▶ _Your assignment_:
Please answer these questions using the text on drug-detection dogs:
(a) How many dog/handler teams did Lisa Lit bring to the empty church?
(b) What was the total number of false alerts across all the searches?
(c) What did the U.S. Customs dog trained in drug detection find?

▶ _Page extract_:

━━━

This raises some interesting questions: Why are drug dogs more likely to submit an innocent motorist to the indignity of a thorough roadside search if the motorist happens to be Hispanic? Are drug dogs racist? Do they racially profile? Of course not. But their handlers probably do.

Consider another study conducted by Lisa Lit, a neurologist and former dog handler at the University of California-Davis. Lit brought 18 dog/handler teams currently operating in law enforcement agencies to an empty church. Each team conducted eight searches, each lasting about five minutes. If they were accurate, none of the dog/handler teams should have alerted in any of the searches. There were no drugs or explosives anywhere in the church.

But Lit had set some traps. The handlers were told that each search could have as many as three "target scents" -- drugs for the drug dog teams, or explosives for the explosive dog teams. The handlers were told that in some cases hot packages were indicated by a piece of red paper. These red paper packages were designed to trick the handlers. Lit also set a trap for the dogs: Some of the packages contained unwrapped sausages.

The results were striking. The dogs falsely alerted in 123 of the 144 total searches. Because some dogs falsely alerted more than once in the same search, the total number of false alerts was 225. The dogs correctly completed the search without an alert just 21 times, for a success rate of 14.5 percent.

But here's the more interesting part: The dogs were about twice as likely to falsely alert at the packages designed to trick their handlers than they were at the packages stuffed with sausages.

Why did so many fail? It wasn't the dogs' fault. A dog's nose more than lives up to the hype. It is the finely tuned instrument you've always heard it to be. The problem is that for thousands of years, we've bred into dogs a more lovable trait: a constant, tail-wagging, cheek-licking desire to please us.

We've primarily bred dogs for protection and for companionship. The dogs that exhibited those qualities would get bred again, strengthening the traits from generation to generation. Over time, the dogs that were best at those two tasks were those that could read our body language, and react accordingly. This is why my dog barks when there's a stranger at the door, but will curl up into a date's lap within a few minutes of having met her. She's picking up on my cues.

If a drug dog isn't trained to account for this, it's likely only confirming its handler's biases and suspicions. A couple months ago, a U.S. Customs dog trained in drug detection somehow managed to find a package containing counterfeit passports. While dogs can be trained to detect drugs or explosives, they can't tell a fake passport from the real thing -- no dog is that good. Rather, what likely happened is that her handler noticed something suspicious about the package. The dog picked up on her handler's body language, then alerted to please her handler.

Earlier this year, a HuffPost review of a police dog team with the Illinois state police found an instance in which the dog alerted to a trunk full of illegal (untaxed) cigarettes. Even the smartest of police dogs can't determine with a sniff whether a trunk-load of Marlboros was purchased in or out-of-state. (Not to mention that the dog wasn't trained to detect tobacco.) The dog likely was merely reflecting whatever suspicions its handler had about the driver.

━━━

▶ _Data shown_:
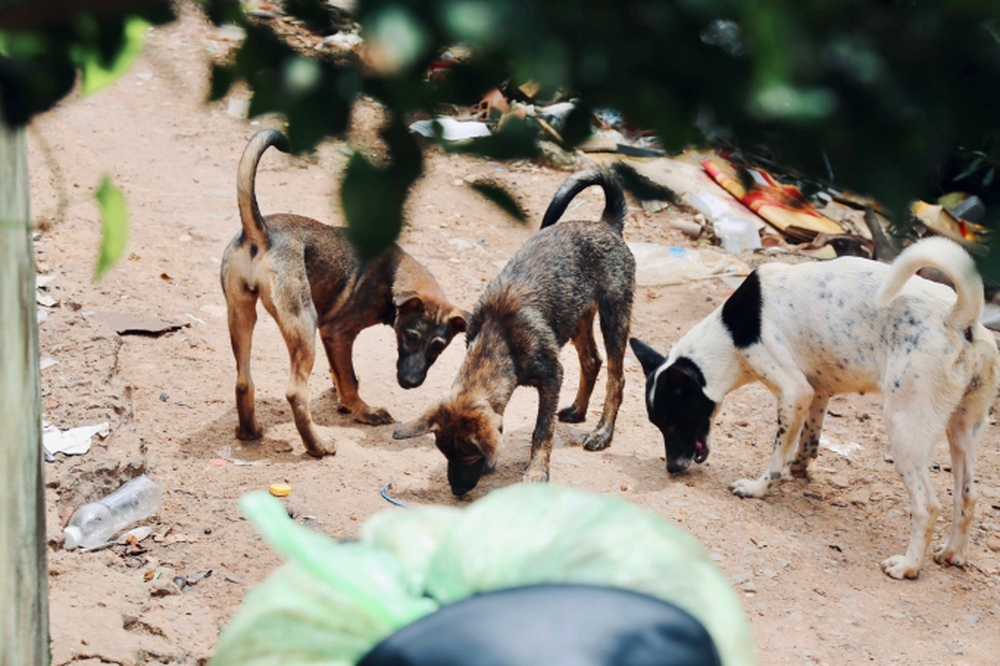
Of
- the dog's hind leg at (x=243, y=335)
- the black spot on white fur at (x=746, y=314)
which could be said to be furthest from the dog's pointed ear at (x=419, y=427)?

━━━

▶ _Response for this exercise_:
(a) 18
(b) 225
(c) A package containing counterfeit passports